Records of scene-based questions

===

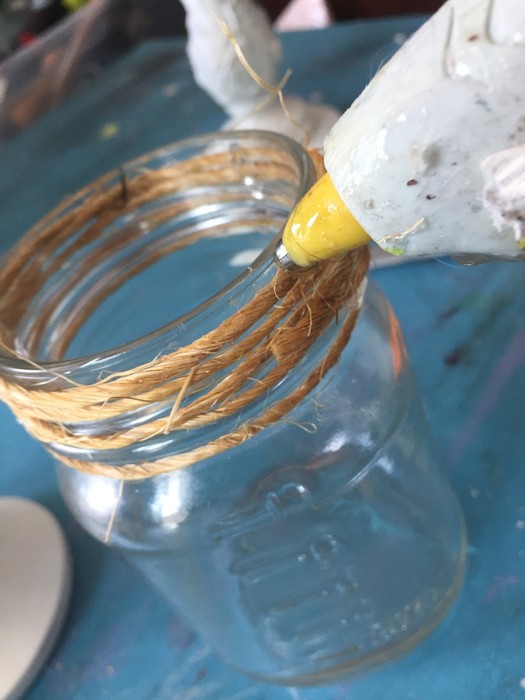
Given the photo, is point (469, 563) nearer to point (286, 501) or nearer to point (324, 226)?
point (286, 501)

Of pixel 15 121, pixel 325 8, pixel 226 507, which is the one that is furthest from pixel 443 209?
pixel 325 8

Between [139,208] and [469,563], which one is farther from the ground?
[139,208]

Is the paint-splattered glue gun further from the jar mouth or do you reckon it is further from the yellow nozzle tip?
the jar mouth

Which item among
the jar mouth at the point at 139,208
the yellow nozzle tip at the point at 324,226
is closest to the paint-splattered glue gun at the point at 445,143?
Result: the yellow nozzle tip at the point at 324,226

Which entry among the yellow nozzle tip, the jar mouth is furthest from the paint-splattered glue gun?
the jar mouth

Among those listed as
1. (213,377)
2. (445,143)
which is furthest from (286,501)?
(445,143)

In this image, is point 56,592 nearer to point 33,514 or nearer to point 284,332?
point 33,514
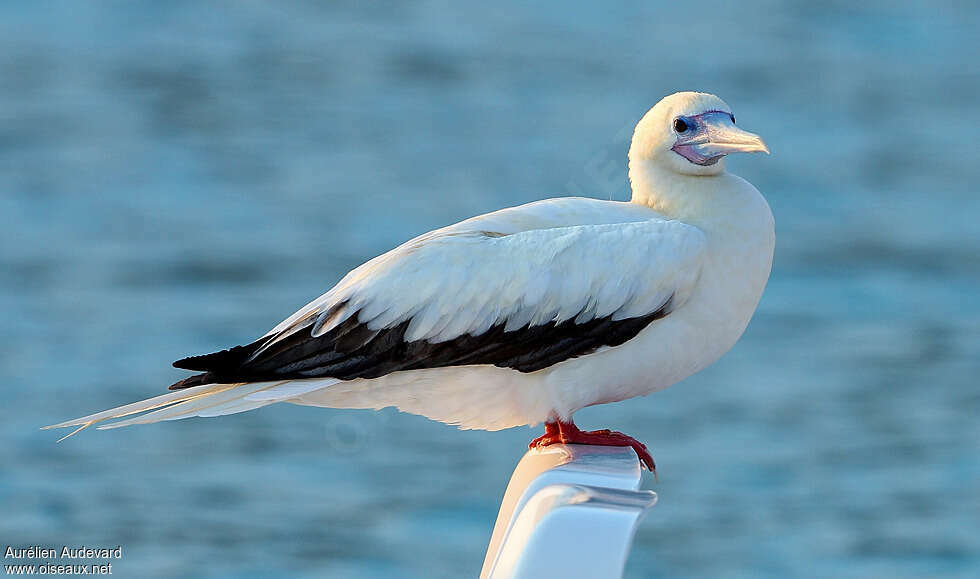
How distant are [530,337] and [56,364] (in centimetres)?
1685

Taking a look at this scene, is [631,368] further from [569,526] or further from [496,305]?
[569,526]

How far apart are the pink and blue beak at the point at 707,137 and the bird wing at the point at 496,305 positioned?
378mm

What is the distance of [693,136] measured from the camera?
24.3 ft

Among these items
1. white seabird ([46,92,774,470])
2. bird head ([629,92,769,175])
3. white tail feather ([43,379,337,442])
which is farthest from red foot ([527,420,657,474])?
bird head ([629,92,769,175])

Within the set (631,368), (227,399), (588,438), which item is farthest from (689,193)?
(227,399)

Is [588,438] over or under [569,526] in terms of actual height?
over

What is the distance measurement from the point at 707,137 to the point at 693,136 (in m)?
0.07

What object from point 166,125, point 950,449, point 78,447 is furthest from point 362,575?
point 166,125

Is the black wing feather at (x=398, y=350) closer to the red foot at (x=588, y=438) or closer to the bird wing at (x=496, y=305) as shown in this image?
the bird wing at (x=496, y=305)

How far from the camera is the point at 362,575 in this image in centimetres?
1939

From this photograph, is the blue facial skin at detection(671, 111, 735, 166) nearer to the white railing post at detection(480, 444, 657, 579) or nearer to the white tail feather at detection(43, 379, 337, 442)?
the white railing post at detection(480, 444, 657, 579)

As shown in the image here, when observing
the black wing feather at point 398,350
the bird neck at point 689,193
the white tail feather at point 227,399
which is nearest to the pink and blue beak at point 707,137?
the bird neck at point 689,193

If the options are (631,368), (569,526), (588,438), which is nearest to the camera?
(569,526)

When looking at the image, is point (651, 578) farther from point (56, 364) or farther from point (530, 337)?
point (530, 337)
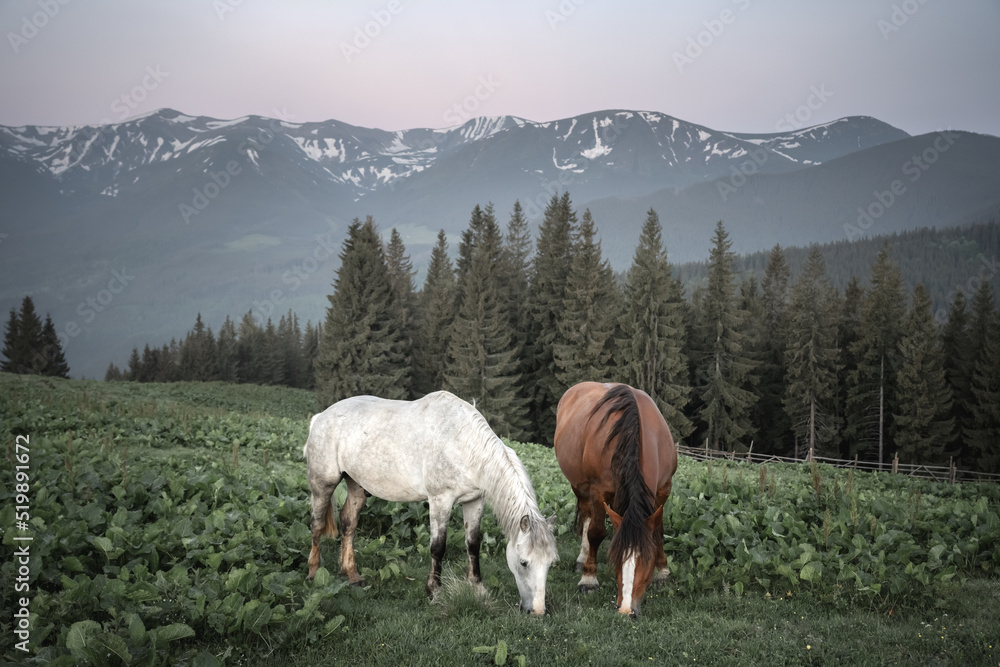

===

### [EXERCISE]
Report how many lines in the entries above contain the string "railing", with case counting. Give only the number.

### [THE ANSWER]
2